My bike (older) has X/1s. They've been phenomenal, but I've never lubed them before. So I'm reading up and realize I need the special grease gun. But at 7:00pm, no LBS is open who sells the Speedplay grease gun, so I look for an alternative and find the one that Performace bikes (which is open till 8:00) carries. I rush down, rush home, only to discover that I also need either a "speedy luber" attachment or an X/1 lubricating upgrade kit. D'oh.

So now I'm in a funk; I've just dropped 40 bones on a tool and some grease that I can't use. I don't have retaining ring pliers, so I try to fabricate something and it doesn't work. So I growl at my family, get on the 'net, but can't find anyone who sells either the Speedy Luber or the upgrade kit. So I fire off an email to Speedplay and ask them what to do...

I toss and turn all night. This morning, I get an email from Speedplay saying that they'll happily sell me the part... as long as I spend at least 25 bucks. Grrrr. I don't begrudge one iota their need to make a profit. They deserve it. But I'm frustrated.
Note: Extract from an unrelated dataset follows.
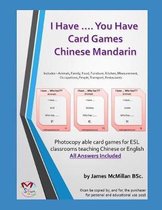 I Have .... You Have Card Gameschinese Mandarin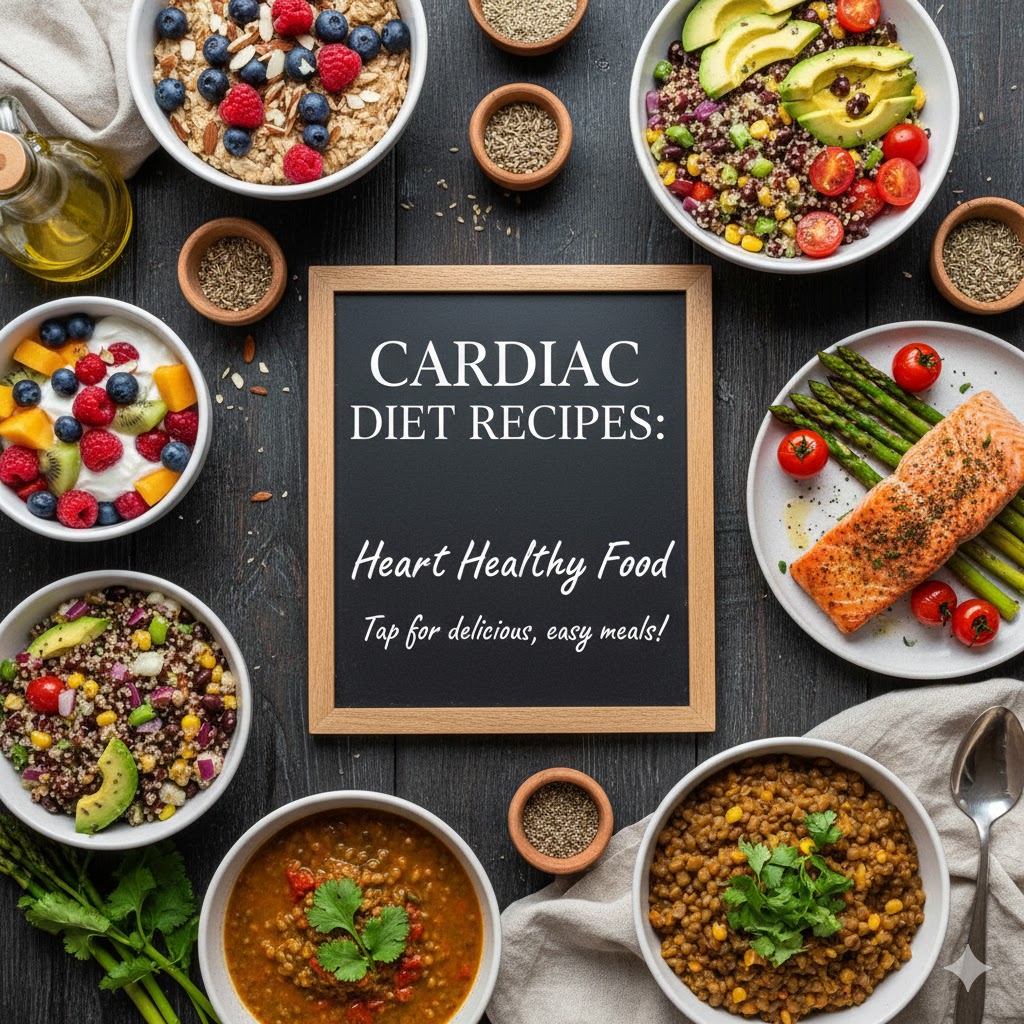 cardiac diet recipes heart healthy food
I start calling my favorite LBSs. No one's got the luber or the converter kits. No one will order either for me unless it's part of a bigger order. Again, I don't begrudge anyone their right to make a fair profit. But my mug o' frustration runneth over....

And then, out of the blue, Road Bike Review zots an email saying "hey, come check out our latest articles." Okay. I click on it, eventually find this thread. Cynergy Cycles? Wow. How is it possible I've never heard of 'em? I google 'em. Check out the store on the map. Look at photos. Gawd, I've driven by there a billion times....

So I call 'em. 

"Yep. We got the converters and the Speedy Luber, but you should probably just get the converter."
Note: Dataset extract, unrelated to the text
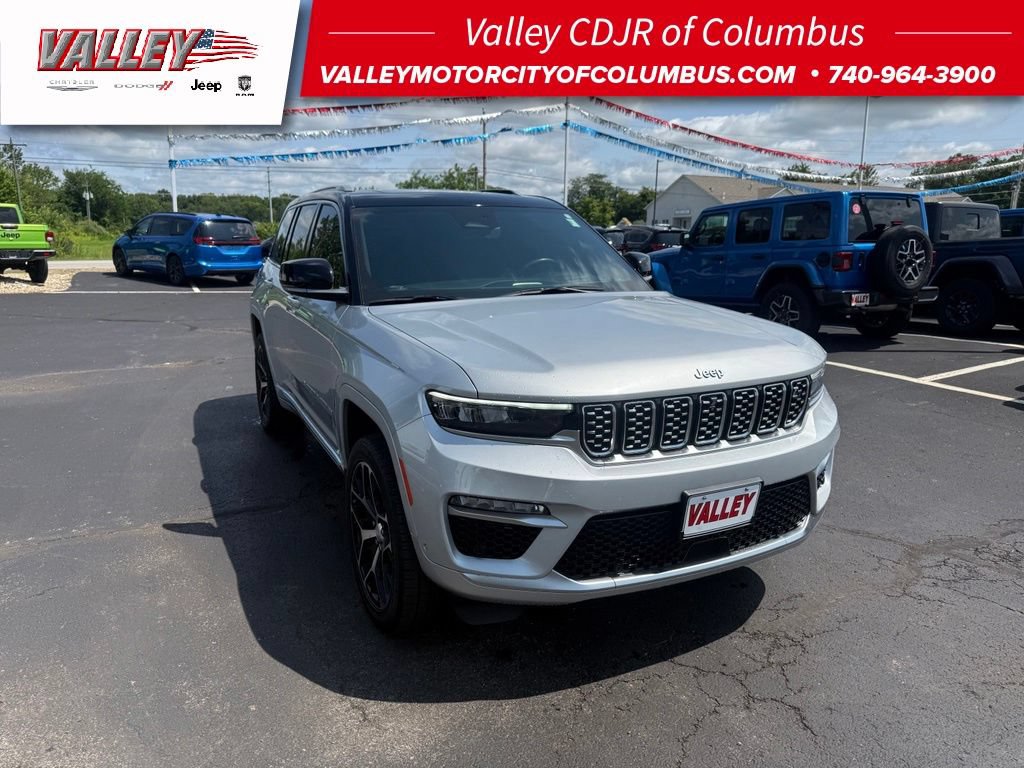 Certified 2023 Jeep Grand Cherokee Summit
"How much," I ask in fear (having read this thread and expecting to be sold something I don't need....)

"A buck."

Scotty himself could not have beamed me there any faster. They had exactly what I needed, couldn't have been more cheerful & helpful. I was so happy I even dropped an extra 25 on silver handlebar tape--something else no one locally seems to have right now.

Don't get me wrong; I love Helen's in SM (Westwood, not so much), but Cinergy just won a fan, and customer, for life.

Oh, and thanks OP for the thread. Sorry they didn't jive for you, but my pedals thank you.


----------



## framesti (Jan 26, 2009)

this is an overpriced store. and not very good compared to Helen's.


----------



## mikeyp123 (Mar 9, 2007)

stevesbike said:


> whatever. Lots of people are happy with Cynergy. It's owned by guys who have been part of the So Cal bike scene for a long time, they support local racers with their team etc. Unless there's a specific incident, why post something that just rags on a shop?


No it's not. I believe this is no longer the case. It's now owned by Specialized.


----------



## Hollywood (Jan 16, 2003)

mikeyp123 said:


> No it's not. I believe this is no longer the case. It's now owned by Specialized.


nope - stevesbike had it right. It _was_ started as a Specialized concept store but that didn't last and was eventually sold off to the current owners.


----------